◆ What you should do: Return, word for word, the passage of the post about Ahilan Ratnamohan starting with "We caught up" and going on through "little catch up!".

Posted by Thom Smyth, September 8th, 2015

SDS1 – Ahilan Ratnamohan

We caught up with Ahilan Ratnamohan while he was in Perth last month working with Warnbro Community High School as part of PICA’s Spark_Lab program. His show SDS1, toured by Performing Lines for Mobile States, opens this month at PICA so we thought we would do a little catch up!

Quick introduction. Ahil has spent the last six years developing a unique style of sport-in-performance drawing from his experience as a semi-professional football player. He blurs the lines between football and dance, working with footballers to create live shows performed in an arts venue.

While on tour in Australia, Ahil has been facilitating a series of community engagement workshops encouraging footballers/sportspeople, performers and non-performers to get moving!  Ahil uses football as language and helps kids improve their communication skills and ball techniques whilst creating individual and group choreography. He tailors these workshops to specifically respond to the group he is working with and in relation to their community background.

◆ Data below:
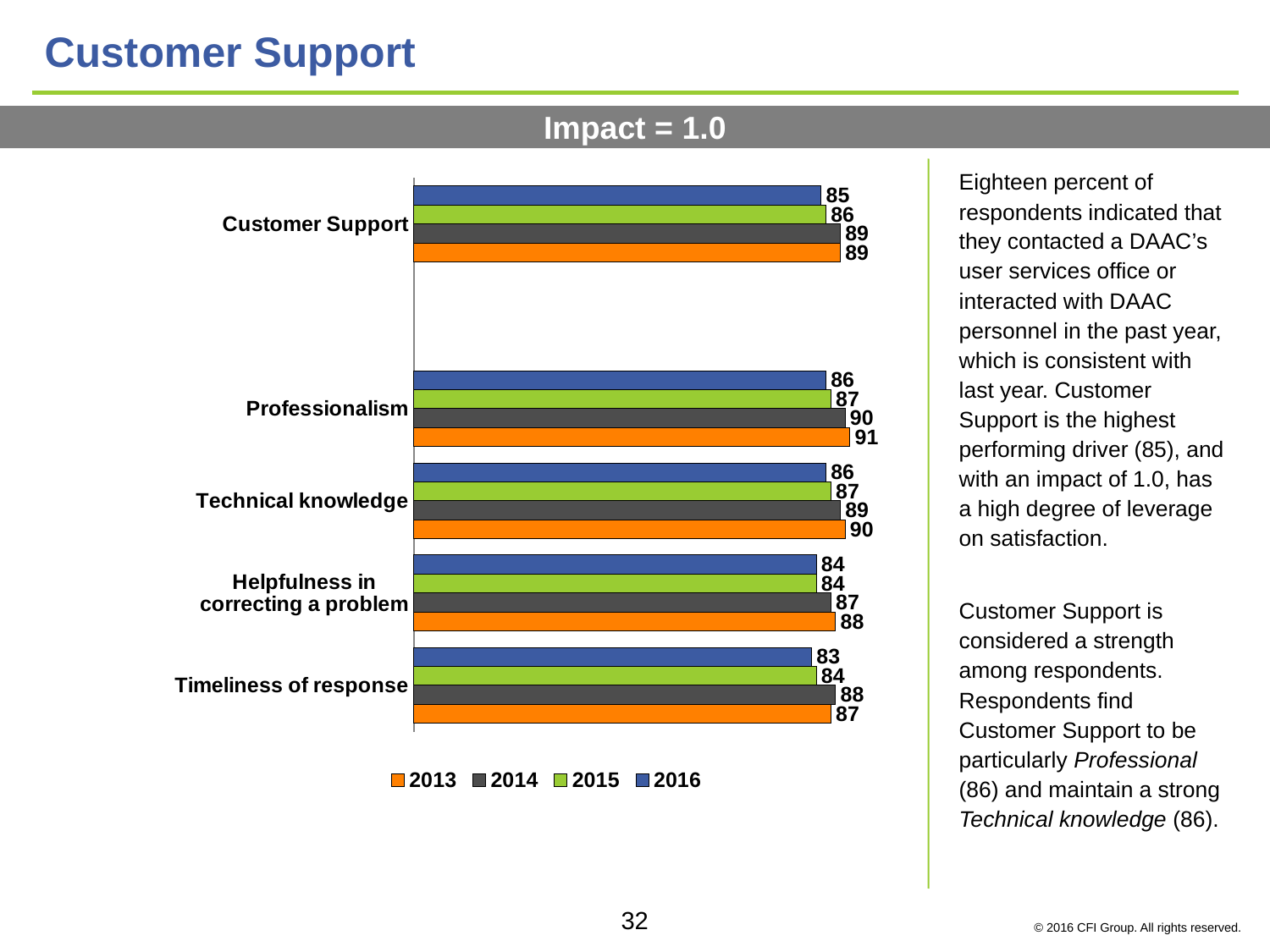
What is the 2013 value for Professionalism? 91 What is the difference between the 2013 and 2016 values for Professionalism? 5 What kind of chart is shown on the slide? Bar chart How many categories are shown on the chart? 5 Which colour represents the 2015 series in the legend? Green Which is larger for Timeliness of response, the 2014 value or the 2013 value? 2014 What is the 2014 value for Timeliness of response? 88 Which category has the lowest 2016 value? Timeliness of response How many series does the legend list? 4 What is the 2015 value for Helpfulness in correcting a problem? 84 Which category has the highest 2013 value? Professionalism What is the 2016 value for Customer Support? 85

◆ Answer to this task:
We caught up with Ahilan Ratnamohan while he was in Perth last month working with Warnbro Community High School as part of PICA’s Spark_Lab program. His show SDS1, toured by Performing Lines for Mobile States, opens this month at PICA so we thought we would do a little catch up!